# Bocote Bowl



## rossvh (Jun 19, 2016)

A 6" x 3" Bocote bowl. I love the grain and color, but it is dense/heavy. Finished with several coats of Butcher Block conditioner. 

As always - c & c welcomed!
RossVH


----------



## Herb G (Jun 19, 2016)

I like the grain & color of the wood for sure.


----------



## Jim15 (Jun 19, 2016)

Great looking bowl.


----------



## TellicoTurning (Jun 19, 2016)

I haven't turned any Bocote in ages... one of my favorite woods.... great looking bowl.


----------



## MTViper (Jun 19, 2016)

Great job, Ross.  Bocote is one of my favorite woods, too.  Love the way it smells.


----------



## JimB (Jun 20, 2016)

Very nice bowl. It is amazing the differences in weight between different woods. It really becomes significant when making larger items such as bowls.


----------



## shastastan (Jun 23, 2016)

I like the design.  I use bocote for pens and pendants.  I've never seen any that I didn't like the grain.  Nice job on the bowl!


----------



## corgicoupe (Jun 23, 2016)

MTViper said:


> Great job, Ross.  Bocote is one of my favorite woods, too.  Love the way it smells.

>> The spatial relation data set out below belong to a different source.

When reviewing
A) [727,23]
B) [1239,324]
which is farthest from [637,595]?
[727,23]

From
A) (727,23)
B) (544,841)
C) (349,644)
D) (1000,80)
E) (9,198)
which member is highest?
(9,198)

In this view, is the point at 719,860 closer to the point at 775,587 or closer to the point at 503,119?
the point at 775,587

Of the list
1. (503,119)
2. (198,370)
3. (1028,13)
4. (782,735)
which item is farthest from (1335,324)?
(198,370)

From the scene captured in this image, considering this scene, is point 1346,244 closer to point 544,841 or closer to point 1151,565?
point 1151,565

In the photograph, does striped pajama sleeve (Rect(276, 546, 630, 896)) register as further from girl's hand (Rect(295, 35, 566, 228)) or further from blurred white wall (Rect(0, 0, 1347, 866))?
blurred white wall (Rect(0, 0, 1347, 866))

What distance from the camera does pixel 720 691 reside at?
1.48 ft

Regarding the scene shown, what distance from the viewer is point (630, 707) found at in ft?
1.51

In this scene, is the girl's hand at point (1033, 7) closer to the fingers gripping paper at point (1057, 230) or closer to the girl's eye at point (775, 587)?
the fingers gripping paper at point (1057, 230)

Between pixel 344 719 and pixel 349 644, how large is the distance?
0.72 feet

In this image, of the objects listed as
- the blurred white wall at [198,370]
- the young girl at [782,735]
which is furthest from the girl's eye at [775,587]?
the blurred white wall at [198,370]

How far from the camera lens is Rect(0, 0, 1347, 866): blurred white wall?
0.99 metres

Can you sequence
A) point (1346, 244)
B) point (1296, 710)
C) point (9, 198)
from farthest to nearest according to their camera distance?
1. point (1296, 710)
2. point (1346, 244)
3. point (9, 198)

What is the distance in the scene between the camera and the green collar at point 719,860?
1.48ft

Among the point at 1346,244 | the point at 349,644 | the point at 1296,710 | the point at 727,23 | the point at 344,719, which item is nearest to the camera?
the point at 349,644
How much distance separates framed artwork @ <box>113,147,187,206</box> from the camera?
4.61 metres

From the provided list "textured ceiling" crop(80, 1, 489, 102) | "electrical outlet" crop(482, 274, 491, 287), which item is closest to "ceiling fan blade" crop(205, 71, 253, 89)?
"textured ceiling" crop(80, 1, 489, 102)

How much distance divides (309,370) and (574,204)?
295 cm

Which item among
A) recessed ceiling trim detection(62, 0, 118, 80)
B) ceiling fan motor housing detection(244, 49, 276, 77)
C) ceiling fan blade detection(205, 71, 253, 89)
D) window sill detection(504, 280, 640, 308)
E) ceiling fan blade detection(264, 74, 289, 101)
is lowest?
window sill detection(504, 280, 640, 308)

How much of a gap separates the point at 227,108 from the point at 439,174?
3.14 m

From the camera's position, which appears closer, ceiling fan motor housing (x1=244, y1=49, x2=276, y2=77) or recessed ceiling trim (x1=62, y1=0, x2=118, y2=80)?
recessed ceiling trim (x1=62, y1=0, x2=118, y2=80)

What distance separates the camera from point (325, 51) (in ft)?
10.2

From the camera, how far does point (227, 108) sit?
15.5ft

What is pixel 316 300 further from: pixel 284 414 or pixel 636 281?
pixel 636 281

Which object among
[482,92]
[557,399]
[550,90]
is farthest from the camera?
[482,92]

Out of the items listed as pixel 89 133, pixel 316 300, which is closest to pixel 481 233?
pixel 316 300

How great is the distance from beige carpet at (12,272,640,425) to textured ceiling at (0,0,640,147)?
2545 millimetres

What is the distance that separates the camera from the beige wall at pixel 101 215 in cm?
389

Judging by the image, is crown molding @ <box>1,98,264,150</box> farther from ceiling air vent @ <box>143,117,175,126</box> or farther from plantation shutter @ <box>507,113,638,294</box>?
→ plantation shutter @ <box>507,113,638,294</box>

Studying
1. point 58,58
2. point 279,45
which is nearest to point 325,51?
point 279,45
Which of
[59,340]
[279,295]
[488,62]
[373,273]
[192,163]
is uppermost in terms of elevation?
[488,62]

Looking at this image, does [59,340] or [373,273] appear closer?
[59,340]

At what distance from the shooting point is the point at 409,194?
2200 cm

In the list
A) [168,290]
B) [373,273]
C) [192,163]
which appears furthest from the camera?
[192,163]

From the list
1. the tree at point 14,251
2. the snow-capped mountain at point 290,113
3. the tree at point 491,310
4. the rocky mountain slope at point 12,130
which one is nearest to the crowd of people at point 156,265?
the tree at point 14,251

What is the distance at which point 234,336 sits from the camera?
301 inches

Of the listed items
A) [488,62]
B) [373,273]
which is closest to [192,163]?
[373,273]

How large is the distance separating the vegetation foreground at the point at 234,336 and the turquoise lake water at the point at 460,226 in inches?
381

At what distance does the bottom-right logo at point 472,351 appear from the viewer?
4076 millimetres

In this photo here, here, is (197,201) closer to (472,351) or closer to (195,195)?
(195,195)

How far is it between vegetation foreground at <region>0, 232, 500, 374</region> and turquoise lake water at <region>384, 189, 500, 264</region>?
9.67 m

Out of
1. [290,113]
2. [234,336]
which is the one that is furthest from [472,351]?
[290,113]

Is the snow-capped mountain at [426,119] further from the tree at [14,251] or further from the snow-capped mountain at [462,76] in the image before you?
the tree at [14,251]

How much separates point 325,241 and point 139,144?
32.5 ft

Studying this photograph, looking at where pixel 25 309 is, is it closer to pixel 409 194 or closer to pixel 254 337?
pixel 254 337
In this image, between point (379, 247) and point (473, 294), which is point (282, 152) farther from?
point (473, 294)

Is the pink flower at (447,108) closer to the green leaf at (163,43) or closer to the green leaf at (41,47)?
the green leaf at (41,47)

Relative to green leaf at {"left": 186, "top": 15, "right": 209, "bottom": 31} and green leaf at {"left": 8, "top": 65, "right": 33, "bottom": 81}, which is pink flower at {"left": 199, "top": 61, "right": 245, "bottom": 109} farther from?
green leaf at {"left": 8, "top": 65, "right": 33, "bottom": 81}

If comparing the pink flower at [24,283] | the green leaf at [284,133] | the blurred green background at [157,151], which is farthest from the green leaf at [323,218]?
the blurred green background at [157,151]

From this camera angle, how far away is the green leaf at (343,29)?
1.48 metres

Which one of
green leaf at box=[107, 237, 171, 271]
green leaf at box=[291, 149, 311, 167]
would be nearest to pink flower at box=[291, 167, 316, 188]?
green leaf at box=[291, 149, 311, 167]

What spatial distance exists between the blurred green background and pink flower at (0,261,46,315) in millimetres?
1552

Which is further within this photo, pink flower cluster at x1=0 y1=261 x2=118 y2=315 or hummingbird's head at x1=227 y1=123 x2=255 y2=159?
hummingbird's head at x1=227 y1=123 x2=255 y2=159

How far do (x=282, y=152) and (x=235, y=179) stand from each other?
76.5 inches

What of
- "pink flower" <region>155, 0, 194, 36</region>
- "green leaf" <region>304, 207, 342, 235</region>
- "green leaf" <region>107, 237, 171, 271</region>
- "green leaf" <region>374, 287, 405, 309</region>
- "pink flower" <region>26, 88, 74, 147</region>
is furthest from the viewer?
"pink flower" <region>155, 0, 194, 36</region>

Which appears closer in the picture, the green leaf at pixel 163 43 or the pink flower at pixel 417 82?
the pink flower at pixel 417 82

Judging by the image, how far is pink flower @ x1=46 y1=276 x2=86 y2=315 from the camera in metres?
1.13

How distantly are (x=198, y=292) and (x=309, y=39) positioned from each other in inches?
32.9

It smells like dill pickles


----------



## The Falcons Quill (Jun 23, 2016)

That is a nice bowl... I love bocote. I don't see many using it for bowls. Great job.


----------



## Old Codger (Jun 23, 2016)

Beautiful bowl!!  I especially like the design (one of my favorites!!!) and the selected wood which certainly enhances the design and turning!  Thanks for sharing and safe turning to you always!


----------



## Lucky2 (Jun 23, 2016)

It's a good looking bowl, but, I have to ask, how thick are the sidewalls?
Len


----------



## rossvh (Jun 23, 2016)

Lucky2 said:


> It's a good looking bowl, but, I have to ask, how thick are the sidewalls?
> Len


just under 3/8" and the base is just over


----------



## jsolie (Jun 24, 2016)

That's a nice looking bowl


----------